“Mister America” is a mockumentary film about the silly and pathetic campaign of a guy who is not a very likable person to say the least. He is so vain, obnoxious, delusional, and narcissistic that you cannot help but shake your head as watching him bumping from one failure to another in his loony quest for personal revenge, and the movie tries to generate some vicious laughs from that, though it is not as successful as its makers intended.
Mainly through the camera held by a small bunch of documentary film crew members not seen on the screen, we see Tim Heidecker, who is playing here the fiction version of himself from “On Cinema at the Cinema”, embarking on his campaign for the upcoming election for the San Bernardino district attorney. Although there is not anyone to assist him besides a woman who recently got hired as his campaign manager, he is confident that he will win the election in the end, and you may roll your eyes as observing how woefully he is unprepared in many aspects. For example, he is not a lawyer, and he is not even a resident of San Bernardino, but he remains pretty oblivious to these and other problems while staying in some posh hotel room, which he uses as the headquarters of his campaign.
It is soon revealed to us that his campaign is motivated by a very petty and impertinent reason. Around the time when he was the co-host of TV movie review show “On Cinema at the Cinema”, Heidecker also dabbled in a number of questionable enterprises, and one of them was a music concert which turned out to be quite disastrous for a massive incident of drug overdose. As that incident resulted in the death of 20 people in addition to the serious injury of more than 100 people, he was subsequently charged for this incident, but, despite his many moments of insolence at the court, he was eventually released because of a certain jury member insisting on his innocence, and now he is determined to get his revenge on Vincent Rosetti (Don Pecchia), the incumbent district attorney of San Bernardino who pressed that charge on him.

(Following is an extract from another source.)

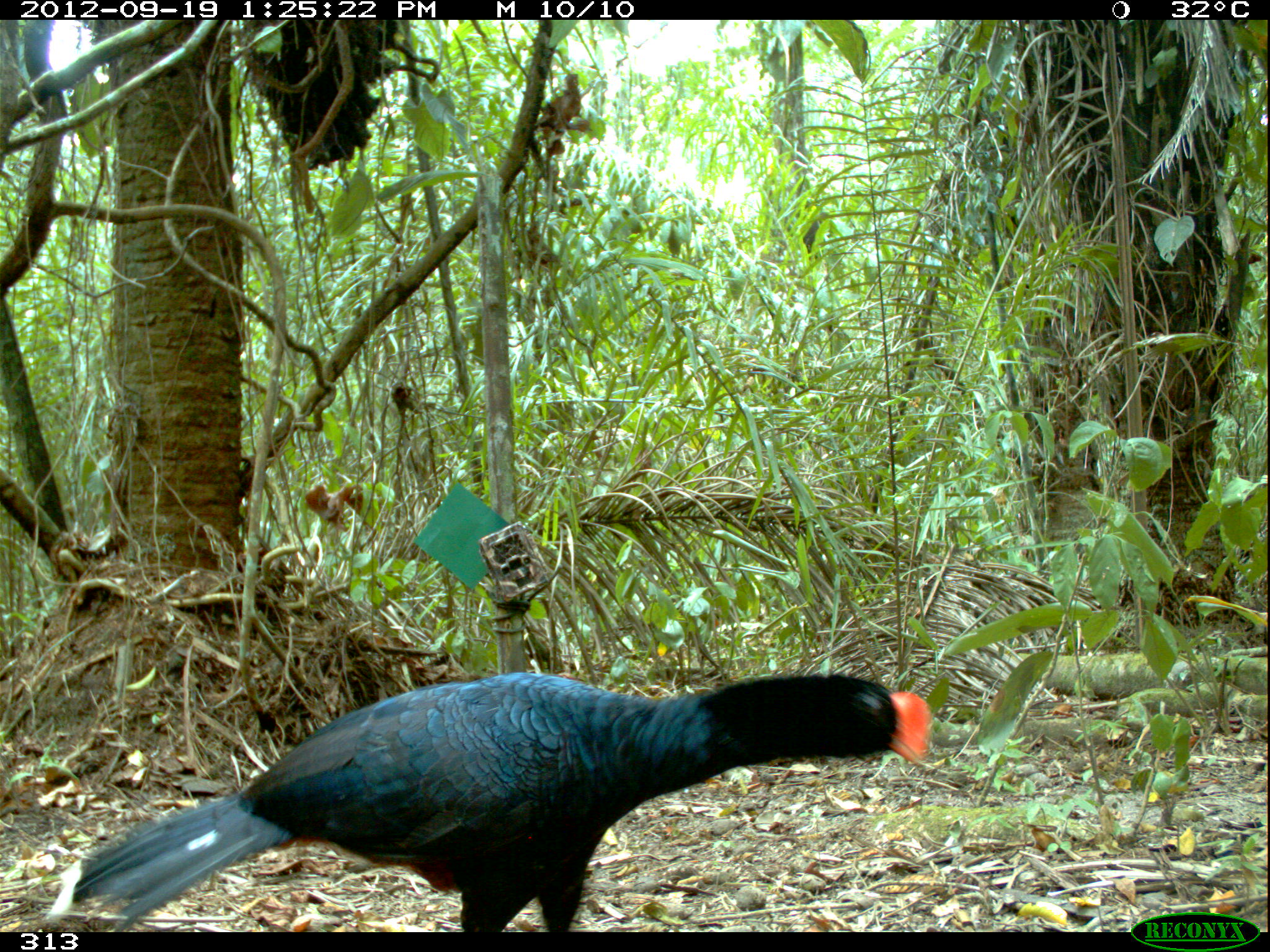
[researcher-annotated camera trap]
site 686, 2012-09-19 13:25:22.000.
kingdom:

With his campaign manager, Toni Newman (Terri Parks), Heidecker discusses a bit on how he gets more exposure and attention in public, but, not so surprisingly, he turns out to be his worst enemy. He tries social media for exposing him more to those potential voters out there in San Bernardino, but he only comes to make a fool of himself, and neither Rosetti nor Rosetti’s main opponent gives any attention to him at all. When he tries to approach to the residents of San Bernardino for himself, nobody is particularly interested in him, and many of them still remember well how he managed to avoid the responsibility for that tragic incident.
The documentary film crew members are later approached by Gregg Turkington, who is also playing the fiction version of himself from “On Cinema at the Cinema”, and he certainly tells them a lot about how silly and pathetic Heidecker is. In short, Heidecker is more or less than a plain and shabby version of Donald J. Trump, and he does not have any reflection or thought on his continuing series of failures while often blaming others.
And this tendency of his becomes more evident in front of the camera as there is not much time left for Heidecker and Newman. Frequently mired in morose self-pity, Heidecker often lashes out at Newman, but Newman, who incidentally turns out to be as goofy and incompetent as her boss, keeps sticking to him as his sole moral support, and she continues to try her best – or her worst, perhaps. When he decides to do something illegal for making him a legitimate candidate, she hesitates a bit, but she eventually goes along with that, and we get some laugh as they attempt to concoct a number of false names for their illegal deed.
Newman later manages to hold a meeting where Heidecker is supposed to debate with Rosetti in front of the residents of San Bernardino, but, again, they disastrously fail right from the beginning. Rosetti does not appear, and only a few people come to the meeting, probably because they are curious or do not have anything else to do. Furthermore, Turkington also comes to the meeting for revealing more of Heidecker’s checkered past, and it is not much of a spoiler to tell you that Heidecker finally comes to lose his temper as trying to handle this increasingly messy circumstance.
All these and other moments in the film are dryly and monotonously presented one by one, and that aspect of the movie is further accentuated by the deliberately flat filmmaking approach of director/co-writer Eric Notarnicola, who wrote the screenplay along with Heidecker and Turkington. It looks like they attempt a deadpan political satire here, but many of supposedly humorous moments in their movie feel pale compared to what we witnessed from Trump’s presidential election campaign in 2016, and we only come to watch its incorrigible hero from the distance without much care and attention.
Although it mildly amused me at times, “Mister America” does not have enough wit and humor to compensate for its rather stale story and characters, and its only genuine surprise for me comes from an old Disney movie mentioned by Turkington at one point. I initially thought it was just a fictional joke, but, right after watching the movie, I checked Wikipedia, and then, what do you know, I discovered that the movie does exist. To be frank with you, that tickled me more than anything else in the film.